The first concern is the weakening of the anti-defection framework. The Tenth Schedule was introduced to prevent exactly the kind of opportunistic floor-crossing that destabilized governments in earlier decades. Yet political actors have increasingly discovered ways around its spirit. Mass resignations, factional splits, strategic mergers, and procedural manoeuvres have often achieved outcomes that individual defections could not.

The result is that the anti-defection law survives on paper while its objectives are frequently circumvented in practice.

The second concern is the growing imbalance between electoral mandates and political outcomes. Citizens vote for parties, alliances, and manifestos, not merely for individual legislators. When governments are overturned through post-election defections, voters can reasonably ask whether their mandate has been respected. If a coalition wins an election and loses power months later because legislators switch camps, democratic legitimacy inevitably comes under strain.

Third, the phenomenon contributes to the erosion of ideological politics. The BJP itself once criticised "opportunistic politics" and positioned itself as a party rooted in cadre, conviction, and organisational discipline. Yet today's political marketplace often suggests that ideology is secondary to access to power. Politicians who fiercely criticised Narendra Modi one day frequently become trusted allies the next.
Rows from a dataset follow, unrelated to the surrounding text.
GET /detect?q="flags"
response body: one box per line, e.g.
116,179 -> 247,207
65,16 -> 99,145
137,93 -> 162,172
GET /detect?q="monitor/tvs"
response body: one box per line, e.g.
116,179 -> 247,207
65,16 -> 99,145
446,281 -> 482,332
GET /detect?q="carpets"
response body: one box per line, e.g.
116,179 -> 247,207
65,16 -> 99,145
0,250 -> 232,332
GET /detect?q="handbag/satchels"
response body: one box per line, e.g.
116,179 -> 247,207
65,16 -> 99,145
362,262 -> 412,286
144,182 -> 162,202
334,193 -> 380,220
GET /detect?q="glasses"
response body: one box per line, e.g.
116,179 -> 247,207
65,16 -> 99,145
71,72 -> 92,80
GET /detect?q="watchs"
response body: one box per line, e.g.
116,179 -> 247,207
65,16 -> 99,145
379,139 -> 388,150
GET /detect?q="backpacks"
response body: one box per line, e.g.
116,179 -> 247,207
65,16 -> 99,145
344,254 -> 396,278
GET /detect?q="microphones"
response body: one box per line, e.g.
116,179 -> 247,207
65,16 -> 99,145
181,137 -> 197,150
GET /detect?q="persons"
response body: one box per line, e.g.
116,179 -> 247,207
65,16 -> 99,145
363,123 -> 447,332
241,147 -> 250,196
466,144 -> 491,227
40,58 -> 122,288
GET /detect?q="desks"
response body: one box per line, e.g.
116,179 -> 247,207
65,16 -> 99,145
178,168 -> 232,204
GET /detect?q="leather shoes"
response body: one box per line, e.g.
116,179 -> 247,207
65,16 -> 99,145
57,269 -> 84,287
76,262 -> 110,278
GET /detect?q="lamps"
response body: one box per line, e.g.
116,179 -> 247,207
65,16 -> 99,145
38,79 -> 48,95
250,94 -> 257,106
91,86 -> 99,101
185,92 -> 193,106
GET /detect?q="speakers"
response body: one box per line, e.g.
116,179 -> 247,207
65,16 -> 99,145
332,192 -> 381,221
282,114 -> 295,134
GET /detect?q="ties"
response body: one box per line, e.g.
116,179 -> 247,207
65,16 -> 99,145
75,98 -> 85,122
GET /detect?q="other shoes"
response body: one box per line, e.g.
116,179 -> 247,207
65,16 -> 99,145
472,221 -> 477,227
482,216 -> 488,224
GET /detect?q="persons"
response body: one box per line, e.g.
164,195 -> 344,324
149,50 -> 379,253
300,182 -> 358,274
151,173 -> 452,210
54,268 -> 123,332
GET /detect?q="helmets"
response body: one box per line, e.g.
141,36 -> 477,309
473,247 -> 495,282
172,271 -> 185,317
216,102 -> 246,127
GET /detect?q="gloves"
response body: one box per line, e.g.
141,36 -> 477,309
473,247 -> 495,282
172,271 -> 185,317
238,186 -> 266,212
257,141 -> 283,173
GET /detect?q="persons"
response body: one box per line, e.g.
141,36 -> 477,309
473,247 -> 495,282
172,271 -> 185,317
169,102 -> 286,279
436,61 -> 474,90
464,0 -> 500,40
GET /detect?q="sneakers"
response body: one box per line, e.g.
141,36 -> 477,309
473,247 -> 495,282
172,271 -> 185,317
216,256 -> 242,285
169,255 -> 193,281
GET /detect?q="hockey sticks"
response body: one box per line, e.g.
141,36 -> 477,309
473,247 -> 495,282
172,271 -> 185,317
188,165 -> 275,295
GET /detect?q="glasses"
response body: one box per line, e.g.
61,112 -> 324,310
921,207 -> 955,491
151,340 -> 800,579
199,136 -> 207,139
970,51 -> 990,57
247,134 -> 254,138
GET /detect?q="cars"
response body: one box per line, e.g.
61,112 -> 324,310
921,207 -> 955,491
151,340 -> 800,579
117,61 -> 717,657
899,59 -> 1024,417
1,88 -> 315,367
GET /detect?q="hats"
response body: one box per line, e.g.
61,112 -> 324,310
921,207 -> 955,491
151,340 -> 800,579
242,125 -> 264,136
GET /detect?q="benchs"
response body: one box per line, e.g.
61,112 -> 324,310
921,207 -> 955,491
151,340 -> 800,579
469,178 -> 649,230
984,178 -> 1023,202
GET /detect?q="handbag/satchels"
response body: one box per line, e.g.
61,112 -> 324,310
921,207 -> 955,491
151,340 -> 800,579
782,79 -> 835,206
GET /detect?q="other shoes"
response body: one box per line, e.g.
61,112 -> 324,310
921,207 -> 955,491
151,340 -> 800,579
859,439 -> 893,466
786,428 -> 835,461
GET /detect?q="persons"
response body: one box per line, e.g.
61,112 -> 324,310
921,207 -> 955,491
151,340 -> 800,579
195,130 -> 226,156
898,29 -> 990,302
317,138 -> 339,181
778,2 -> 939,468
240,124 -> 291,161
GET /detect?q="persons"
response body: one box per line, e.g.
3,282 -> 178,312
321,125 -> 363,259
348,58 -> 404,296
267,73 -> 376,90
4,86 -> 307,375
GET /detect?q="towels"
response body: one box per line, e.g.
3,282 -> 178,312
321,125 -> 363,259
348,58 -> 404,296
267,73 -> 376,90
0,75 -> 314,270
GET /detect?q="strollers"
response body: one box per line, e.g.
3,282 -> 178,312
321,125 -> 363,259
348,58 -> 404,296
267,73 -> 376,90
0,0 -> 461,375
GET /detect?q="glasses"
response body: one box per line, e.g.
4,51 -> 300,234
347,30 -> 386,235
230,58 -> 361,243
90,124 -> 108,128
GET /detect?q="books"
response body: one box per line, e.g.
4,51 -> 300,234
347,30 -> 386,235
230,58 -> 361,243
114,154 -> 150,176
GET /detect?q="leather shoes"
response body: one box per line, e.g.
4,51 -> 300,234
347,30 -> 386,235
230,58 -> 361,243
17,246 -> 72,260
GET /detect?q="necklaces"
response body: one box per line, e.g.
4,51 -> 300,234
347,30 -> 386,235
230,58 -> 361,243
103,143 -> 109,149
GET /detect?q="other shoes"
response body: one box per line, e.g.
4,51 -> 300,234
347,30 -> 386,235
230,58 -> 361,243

Equally, leaders once accused of corruption or misgovernance often find political rehabilitation after joining the ruling side.

Such flexibility may be politically efficient, but it risks reducing politics to a contest for office rather than a contest of ideas.

A fourth concern involves the role of investigative agencies. Opposition leaders have repeatedly alleged that agencies such as the Enforcement Directorate and Central Bureau of Investigation are used selectively, with pressure easing once politicians join the ruling camp. The government denies these allegations and maintains that agencies act independently. Yet the recurring pattern has created a widespread perception problem. In a democracy, perception can be nearly as damaging as reality. When citizens begin to suspect that legal accountability is influenced by political alignment, trust in institutions weakens.

The broader consequence is the fragmentation of the opposition ecosystem. Congress has suffered repeated losses of leaders and legislators. Regional parties such as the Shiv Sena, NCP, Trinamool Congress, and others have faced internal divisions or sustained poaching attempts. As opposition organisations weaken, electoral competition risks becoming increasingly uneven.

Democracy does not require weak governments. It requires strong governments and strong opposition parties simultaneously. A dominant ruling party can provide stability, but an opposition incapable of functioning effectively diminishes accountability.

Twelve years into the Modi era, the BJP has achieved something few parties in Indian history have accomplished: the construction of a vast national political coalition stretching across regions, castes, and former party loyalties. It is a remarkable organisational and strategic achievement.

Yet the question is not whether the BJP has benefited politically. It clearly has.

The more important question is whether Indian democracy benefits when political success depends increasingly on absorbing rivals rather than defeating them, on engineering splits rather than building consensus, and on post-election arithmetic rather than pre-election persuasion.

The story of Indian politics since 2014 is not merely the story of a dominant leader or a dominant party. It is also the story of a party system gradually losing its ideological anchors and becoming a marketplace of political migration. The danger is not that democracy disappears. The danger is that voters continue to cast ballots while the meaning of those ballots becomes progressively diluted after the election is over.

A democracy is healthiest when parties win because citizens change their minds. It is less healthy when governments change because politicians change their sides.